In 2006, Espersen was stripped of her parliamentary immunity after crashing into a woman on a scooter. She was subsequently banned from driving and fined €150.[1]
Early life
Born to a fisherman father and a book-keeper mother, she grew up with her younger sister in Hirtshals in the north of Jutland, on Denmark’s mainland.[2] She attended Lester B. Pearson United World College of the Pacific in Canada. She later became the first in her family to graduate from university.[citation needed]
Espersen served as Minister of Foreign Affairs from 23 February 2010 to 3 October 2011, making her Denmark’s first female foreign minister and the only woman in such a post in the EU at the time.[4]
On 13 January 2011, she announced at a press conference at 19.00 pm, briefly after her arrival in Denmark, that she would not continue as leader of the Conservative People's Party.[6] The announcement came after months of increasing pressure, where various issues regarding her work ethics, had gained national attention, and decreasing support in opinion polls for the party. During her tenure as political leader, support for the Conservative People's Party was reduced from around 10% to below 5%. On 14 January, Lars Barfoed succeeded Lene Espersen as political leader of the Conservative People's Party.[7]

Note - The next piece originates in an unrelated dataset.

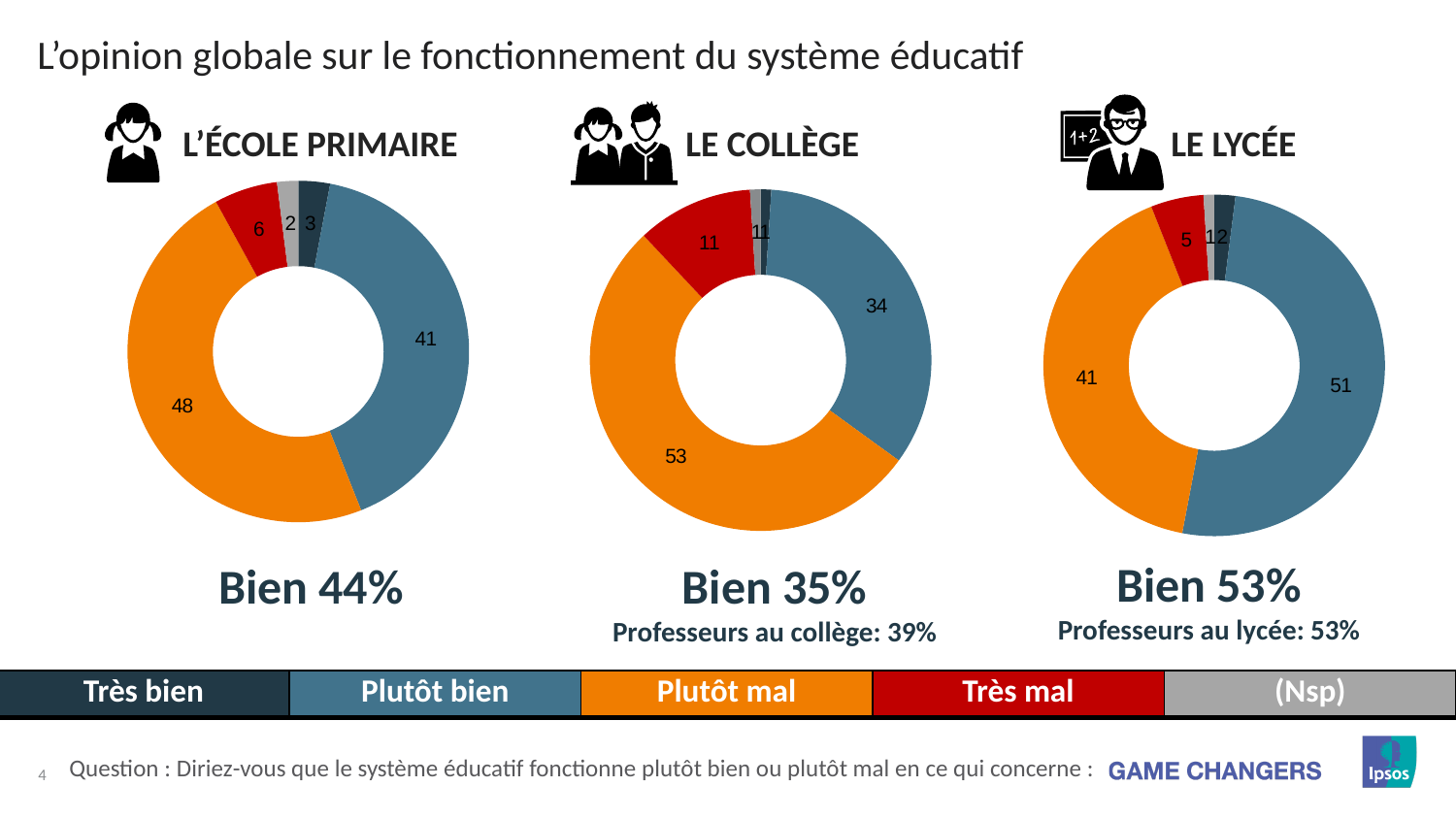
In the 'LE COLLÈGE' chart, which category has the largest slice? Plutôt mal In the 'LE LYCÉE' chart, what is the value for 'Plutôt bien'? 51 In the 'LE LYCÉE' chart, which category has the largest slice? Plutôt bien In the 'L'ÉCOLE PRIMAIRE' chart, what is the difference between 'Plutôt mal' and 'Plutôt bien'? 7 In the 'L'ÉCOLE PRIMAIRE' chart, what is the value for 'Plutôt mal'? 48 What kind of chart is used for 'LE COLLÈGE'? Donut (pie) chart In the 'LE COLLÈGE' chart, what is the value for 'Plutôt bien'? 34 How many categories does the legend at the bottom of the slide list? 5 In the 'L'ÉCOLE PRIMAIRE' chart, which category has the largest slice? Plutôt mal What colour represents 'Très mal' in the charts? Red In the 'LE COLLÈGE' chart, what is the value for 'Très mal'? 11 In the 'LE LYCÉE' chart, which is larger, 'Plutôt bien' or 'Plutôt mal'? Plutôt bien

When the Danish newspaper Jyllands-Posten published controversial cartoons of Muhammad in 2005, Espersen defended its right to publish and labelled Muslim extremism as more dangerous than climate change.[10] In 2012, in her capacity as foreign minister, she met with 17 ambassadors from Muslim countries as part of efforts to prevent any new cartoon crisis and to foster understanding.[11]